Exercise brief> Copy each of the rows below word for word, leaving out the pictures.

Source information>
◆ ◆ ◆

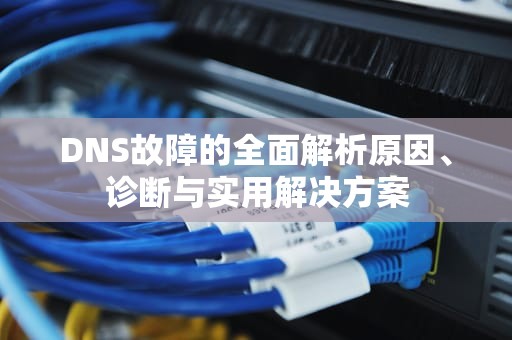 DNS故障的全面解析原因、诊断与实用解决方案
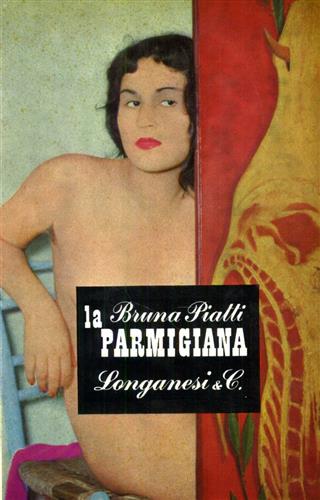 Piatti,Bruna. - La Parmigiana.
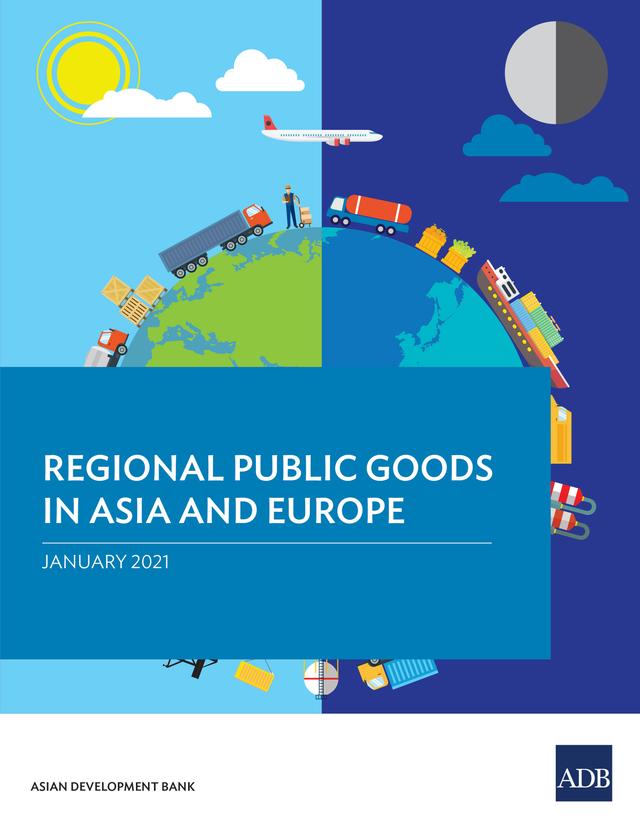 Regional Public Goods in Asia and Europe by Asian Development Bank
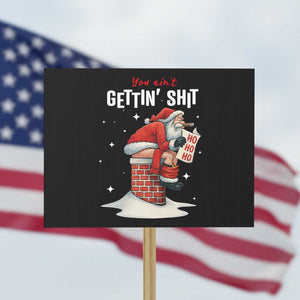 Funny Santa Christmas Protest Sign You Are Not Getting Shit TS14 Horizontal 18" × 24" Black Print Your Wear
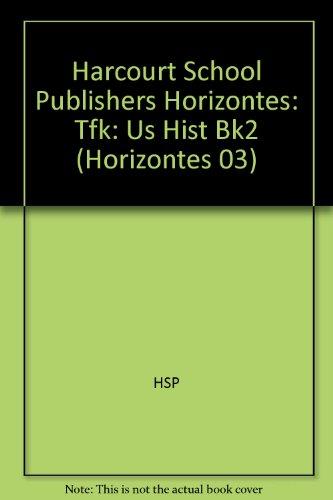 Book Harcourt School Publishers Horizontes: Tfk:us Hist Bk2 (spanish Edition) free
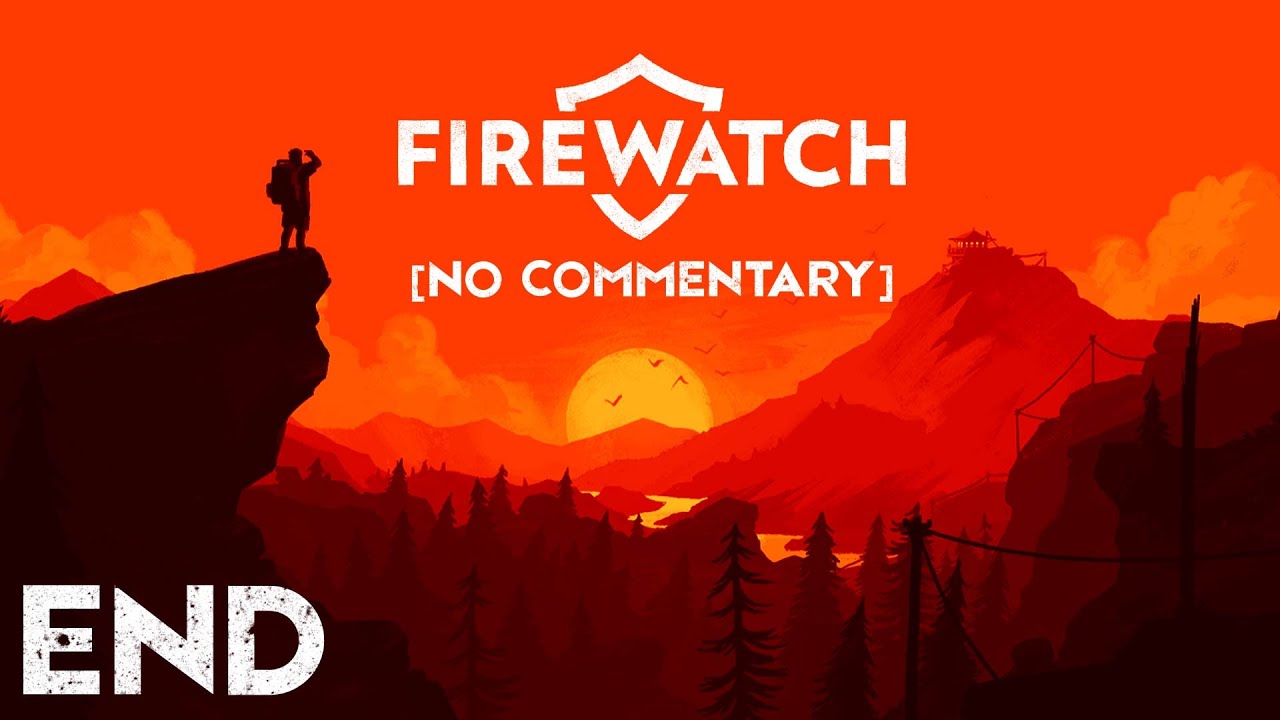 The Thorofare Fire | Firewatch [Steam / No Commentary] - Part 6 (END) -  YouTube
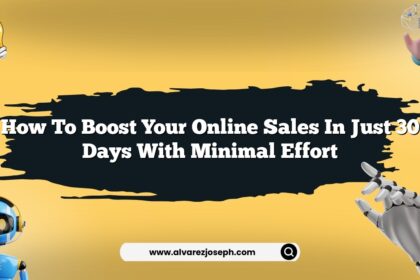 How to boost your online sales in just 30 days with minimal effort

◆ ◆ ◆

Completed exercise>
 DNS故障的全面解析原因、诊断与实用解决方案
 Piatti,Bruna. - La Parmigiana.
 Regional Public Goods in Asia and Europe by Asian Development Bank
 Funny Santa Christmas Protest Sign You Are Not Getting Shit TS14 Horizontal 18" × 24" Black Print Your Wear
 Book Harcourt School Publishers Horizontes: Tfk:us Hist Bk2 (spanish Edition) free
 The Thorofare Fire | Firewatch [Steam / No Commentary] - Part 6 (END) -  YouTube
 How to boost your online sales in just 30 days with minimal effort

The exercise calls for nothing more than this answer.